Change the default contrast coding scheme used by R for factors or specify a set of custom contrasts between factor levels. Unlike base R, custom contrasts should be provided in terms of a human-readable contrast matrix representing differences across factor levels. This is similar to the make.contrasts function from the gmodels package. Custom contrast will be automatically converted to a coding matrix which is what R expects.
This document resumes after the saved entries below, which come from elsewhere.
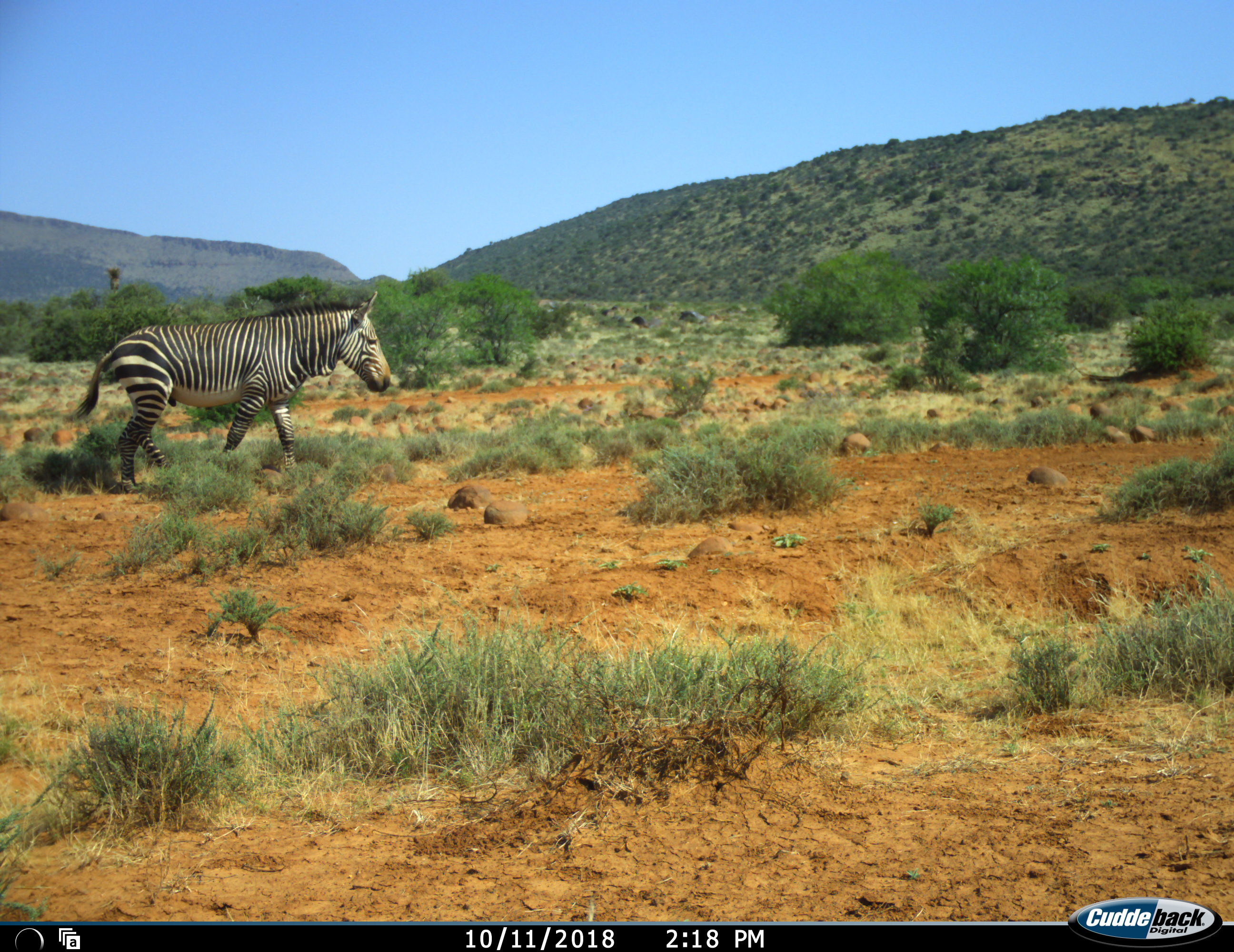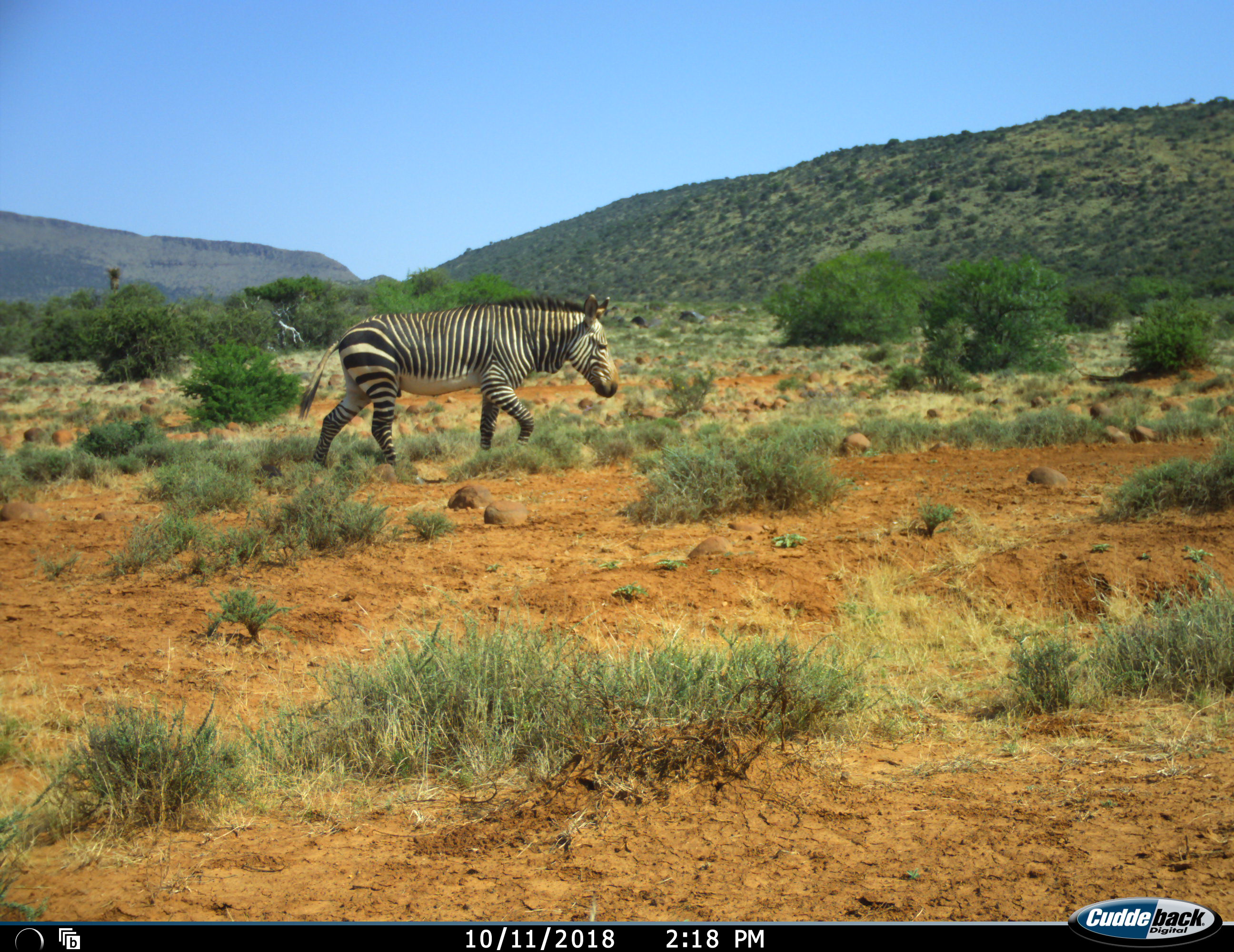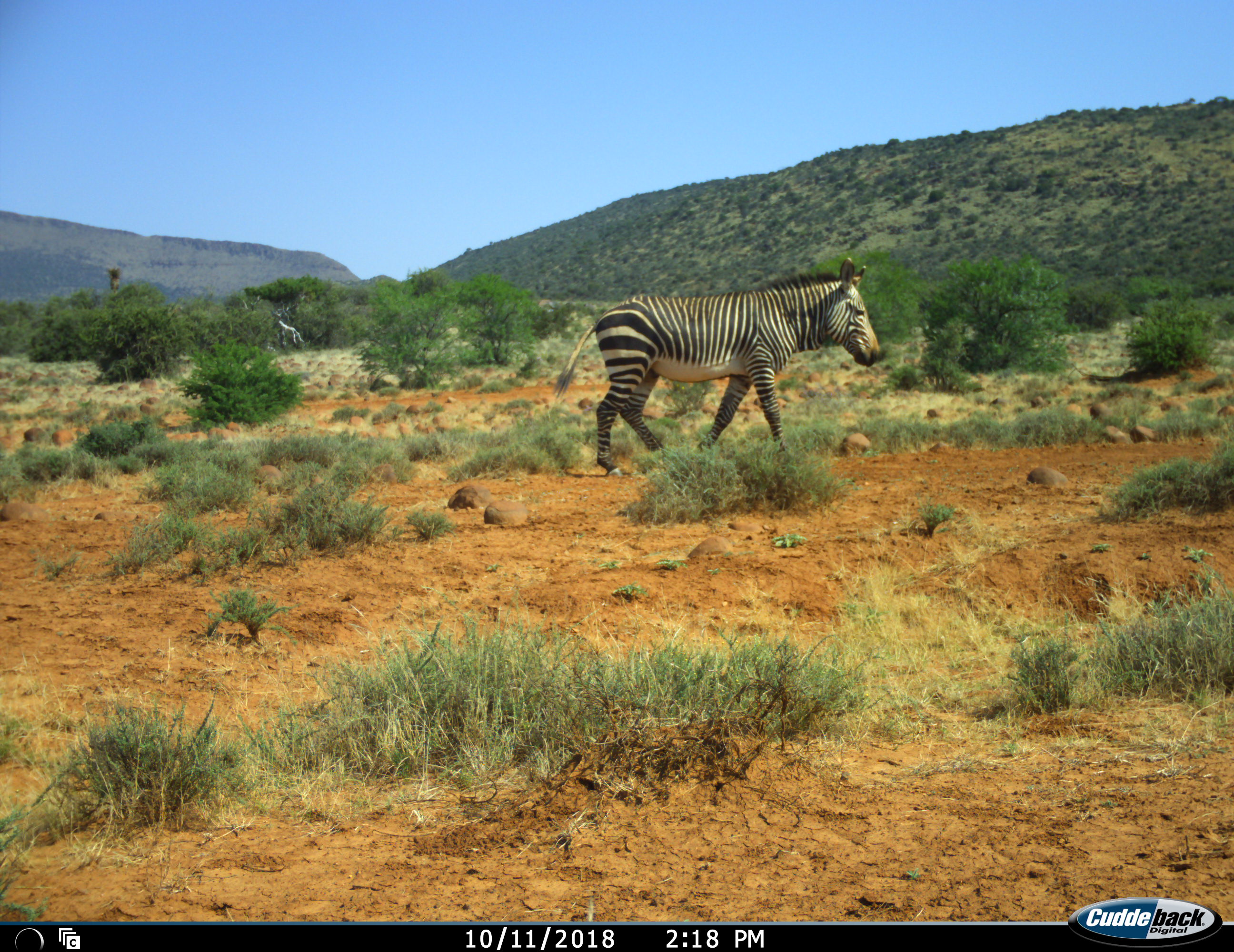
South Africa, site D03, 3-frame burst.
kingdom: Animalia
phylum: Chordata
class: Mammalia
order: Perissodactyla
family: Equidae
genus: Equus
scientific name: Equus zebra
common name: mountain zebra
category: zebramountain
Zebramountain (mountain zebra) (Equus zebra), count 1. Behavior (volunteer vote fractions): standing 20%, resting 0%, moving 90%, interacting 0%. Young present (vote fraction): 0%. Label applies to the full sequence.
This allows you specify fewer that k-1 contrasts for a factor with k levels and we will solve for the remaining orthogonal contrasts just like R.

Note: setting contrasts will not affect the results of anova() when used with the deafult auto_ss_3=True

Parameters:
  • contrasts (dict) – a dictionary where keys are variables that are factors and value is a string specifying the contrast type, e.g. "contr.treatment", "contr.poly", or "contr.sum" or numeric contrast codes to compare across factor levels

  • normalize (bool) – whether to normalize contrasts by dividing by their vector norm to put them in standard-deviation units similar to contr.poly; only applies for custom contrasts

pymer4.models.base.model.show_contrasts(self)#

Show the contrasts that have been set

pymer4.models.base.model.set_transforms(self, cols_and_transforms: dict, group=None)#

Scale numeric columns by centering and/or scaling

Parameters:
  • cols_and_transforms (dict) – a dictionary where keys are column names and values are transform functions as strings, e.g. “center”, “scale”, “zscore”, “rank”

  • group (str; optional) – column name to group by before scaling

pymer4.models.base.model.unset_transforms(self, cols=None)#

Undo the effect of calling .set_transforms()

Parameters:

cols (str | list; optional) – column name(s) to unscale; if None, all scaled columns will be unscaled

pymer4.models.base.model.show_transforms(self)#

Show the columns that have been scaled

Auxillary Methods#

Helper methods for more advanced functionality and debugging

pymer4.models.base.model.report(self)#

Generate a natural language report of the model results.

Uses R’s report package to generate a text description of the model, its parameters, and fit statistics.

Returns:

A natural language description of the model results

Return type:

str

pymer4.models.base.model.show_logs(self)#

Show any captured messages and warnings from R.

Prints all messages and warnings that have been captured from R during model fitting and analysis.

pymer4.models.base.model.clear_logs(self)#

Clear any captured messages and warnings from R.

Resets the R console message buffer to empty.